BIOTECHNOLOGY is the latest buzzword in the investment community and, as usual, WA companies have leapt onto the bandwagon with gusto.
Entrepreneurial locals seem to have an uncanny ability to spot an opportunity over the horizon, harnessing the power of domestic investors who don’t have the temptation of too many pokie machines to spend their gambling dollars.
Easy money is a great lure for those seeking capital and WA’s ability to produce it certainly helps the State win new businesses.
But there are great risks for all of us in this latest industrial enterprise.
Scientists are not well known for their financial prowess and investors are not well known for their ability to navigate through the jargon of technological discovery.
Both are improving their skills in this department but the white shoe brigade always seem to sniff an opportunity when market information is lacking. Just look at the finance brokers fiasco and that was in the property development business, hardly something new.

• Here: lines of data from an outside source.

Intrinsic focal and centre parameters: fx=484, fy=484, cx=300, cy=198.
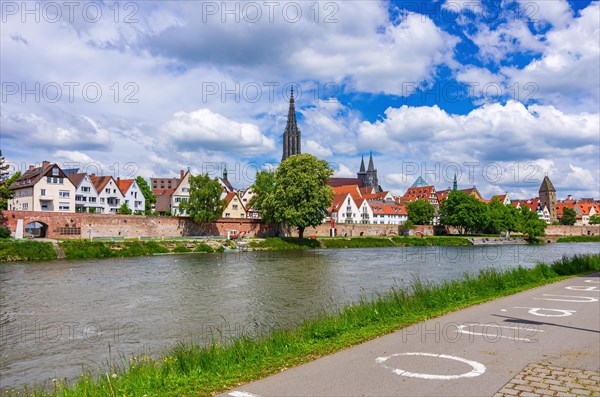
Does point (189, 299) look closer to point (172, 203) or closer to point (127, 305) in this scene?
point (127, 305)

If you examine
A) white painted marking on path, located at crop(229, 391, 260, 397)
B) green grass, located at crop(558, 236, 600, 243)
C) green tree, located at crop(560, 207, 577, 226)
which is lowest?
green grass, located at crop(558, 236, 600, 243)

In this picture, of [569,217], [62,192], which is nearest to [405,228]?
[62,192]

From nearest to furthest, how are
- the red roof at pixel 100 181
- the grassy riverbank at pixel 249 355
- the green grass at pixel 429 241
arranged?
the grassy riverbank at pixel 249 355 < the green grass at pixel 429 241 < the red roof at pixel 100 181

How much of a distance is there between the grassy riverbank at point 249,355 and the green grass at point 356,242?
6073cm

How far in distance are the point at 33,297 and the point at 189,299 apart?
8.17 metres

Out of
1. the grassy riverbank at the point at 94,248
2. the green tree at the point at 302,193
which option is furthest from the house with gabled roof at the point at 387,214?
the grassy riverbank at the point at 94,248

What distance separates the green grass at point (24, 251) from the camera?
46594 mm

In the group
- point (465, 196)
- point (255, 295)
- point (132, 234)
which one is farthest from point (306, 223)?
point (465, 196)

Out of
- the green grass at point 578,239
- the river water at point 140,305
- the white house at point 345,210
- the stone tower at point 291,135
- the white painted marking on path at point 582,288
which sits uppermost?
the stone tower at point 291,135

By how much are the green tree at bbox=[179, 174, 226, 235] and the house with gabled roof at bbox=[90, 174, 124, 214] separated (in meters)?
25.0

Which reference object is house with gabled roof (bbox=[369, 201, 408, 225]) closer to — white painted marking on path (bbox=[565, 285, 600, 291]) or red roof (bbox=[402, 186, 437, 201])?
red roof (bbox=[402, 186, 437, 201])

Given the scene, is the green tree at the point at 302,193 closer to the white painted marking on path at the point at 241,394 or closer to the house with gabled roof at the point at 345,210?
the house with gabled roof at the point at 345,210

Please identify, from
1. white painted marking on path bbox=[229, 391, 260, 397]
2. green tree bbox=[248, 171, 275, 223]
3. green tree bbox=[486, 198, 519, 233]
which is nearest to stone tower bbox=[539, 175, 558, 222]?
green tree bbox=[486, 198, 519, 233]

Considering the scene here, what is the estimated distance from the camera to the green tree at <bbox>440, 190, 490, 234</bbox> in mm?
108312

Other examples include almost every sort of metal ever mined and, more recently, the Internet and the hype surrounding the world of e-commerce.
Biotechnology has some advantages over the Internet. Science has long been based on severe peer scrutiny and the publishing of findings in public.
But many scientists have worked for years without financial reward and, like their Internet cousins, may be blinded by the millions that can be made with a fudge here and fudge there.
Part of the restraint this market needs is a long-term view of investment in these risky R&D projects, and that will be helped by governments which put in place the sort of infrastructure needed.
In addition, regulators need to use the lessons of history to protect investors from future losses.
As they pick over the parched bones of technology stocks laid to waste, it would not hurt if they cast a cautious glance over the biotechnology business – even just to let the scallywags know they are looking.